Once everyone was close to being ready, we ran through a few of the dance sections to get a feel for space. We moved around some of the furniture to best fit the dancer’s movements. Once settled, we went into our first official take. Starting with a wider angle on the Ronin S, we were able to play around and adjust to the dancer’s momentum. Moving in when needed and still capturing all the movement in a wide frame. A lot of the camera movements we went with organically evolved on the moment. This is sometimes the best way to work, not knowing precisely what the best way to capture at first but then eventually letting the energy of the take dictate it. Before long, we had figured out a visual language for the video.

Like all shoots, we had to make some adjustments to account for the size of the room. Although roomy, there were some limitations to how much the dancers could roam around freely. Ashley was able to adjust the choreography on the spot. That helped us to work out our framing and make it easier to capture every moment.

For some extra creative stimulation for the dancers, Ashley had mood music continually playing in the background. This not only helps the talent but the crew as well. It lets you fully immerse yourself at the moment.

Once we captured the master shots of each section, we would move in for more detailed tighter shots. Over the shoulders, etc…

We would shoot the takes at least three times to be able to get all the footage we needed. We would alternate from the Sony to the Pocket 4K when it felt right. Mainly using it for slow-motion footage giving us the dynamic feeling we were looking for.
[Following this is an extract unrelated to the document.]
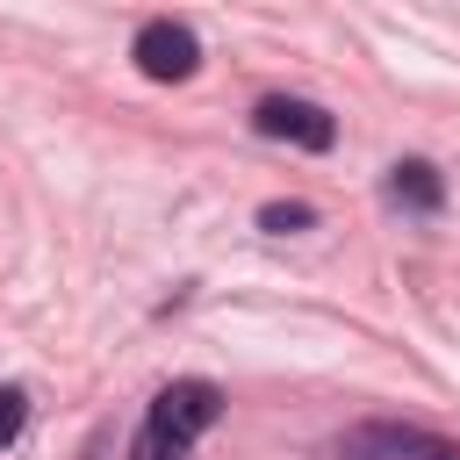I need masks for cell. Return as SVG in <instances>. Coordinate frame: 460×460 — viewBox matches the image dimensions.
Wrapping results in <instances>:
<instances>
[{"label":"cell","instance_id":"2","mask_svg":"<svg viewBox=\"0 0 460 460\" xmlns=\"http://www.w3.org/2000/svg\"><path fill=\"white\" fill-rule=\"evenodd\" d=\"M129 58H137L144 79L172 86V79H194V72H201V36H194L187 22H144L137 43H129Z\"/></svg>","mask_w":460,"mask_h":460},{"label":"cell","instance_id":"8","mask_svg":"<svg viewBox=\"0 0 460 460\" xmlns=\"http://www.w3.org/2000/svg\"><path fill=\"white\" fill-rule=\"evenodd\" d=\"M22 424H29V395L7 381V388H0V446H14V438H22Z\"/></svg>","mask_w":460,"mask_h":460},{"label":"cell","instance_id":"7","mask_svg":"<svg viewBox=\"0 0 460 460\" xmlns=\"http://www.w3.org/2000/svg\"><path fill=\"white\" fill-rule=\"evenodd\" d=\"M309 223H316V208H309V201H266V208H259V230H273V237L309 230Z\"/></svg>","mask_w":460,"mask_h":460},{"label":"cell","instance_id":"6","mask_svg":"<svg viewBox=\"0 0 460 460\" xmlns=\"http://www.w3.org/2000/svg\"><path fill=\"white\" fill-rule=\"evenodd\" d=\"M187 446H194V438H180V431H165L158 417H144V431H137L129 460H187Z\"/></svg>","mask_w":460,"mask_h":460},{"label":"cell","instance_id":"3","mask_svg":"<svg viewBox=\"0 0 460 460\" xmlns=\"http://www.w3.org/2000/svg\"><path fill=\"white\" fill-rule=\"evenodd\" d=\"M151 417H158L165 431H180V438H201V431L223 417V388H216V381H172V388H158Z\"/></svg>","mask_w":460,"mask_h":460},{"label":"cell","instance_id":"5","mask_svg":"<svg viewBox=\"0 0 460 460\" xmlns=\"http://www.w3.org/2000/svg\"><path fill=\"white\" fill-rule=\"evenodd\" d=\"M359 446H381V453H395V460H460V446H453V438H438V431H395V424L367 431Z\"/></svg>","mask_w":460,"mask_h":460},{"label":"cell","instance_id":"4","mask_svg":"<svg viewBox=\"0 0 460 460\" xmlns=\"http://www.w3.org/2000/svg\"><path fill=\"white\" fill-rule=\"evenodd\" d=\"M388 201H395V208H417V216H438V208H446V180H438V165H431V158H402V165H388Z\"/></svg>","mask_w":460,"mask_h":460},{"label":"cell","instance_id":"1","mask_svg":"<svg viewBox=\"0 0 460 460\" xmlns=\"http://www.w3.org/2000/svg\"><path fill=\"white\" fill-rule=\"evenodd\" d=\"M252 129L273 137V144H295V151H331L338 144V115L316 108V101H302V93H266L252 108Z\"/></svg>","mask_w":460,"mask_h":460}]
</instances>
We moved through each section, working out the best way to shoot and adjusting when needed. Patricio, our photographer, would roam around capturing the candid moments as well as the moments in full shooting mode. He almost seemed invisible, but that’s the best way to be in these types of situations. Capturing the flow as it occurs.

Once we were confident that we had captured all we needed, Ashley wanted to capture solo improvisational portions with each dancer. We shot these with both cameras going at the same time. The Sony and Ronin getting a full gliding shot and the pocket 4K capturing a closer slow motion angle on sticks. This combination worked extremely well throughout the shoot, and we were looking forward to using it again.

The final verdict, this shoot was a total success. Working with great creative people and being able to capture a beautiful, unique piece that we will no doubt be proud of. This was also a great example of Site B’s creative power coming together to capture both video and photography, an excellent combination for us.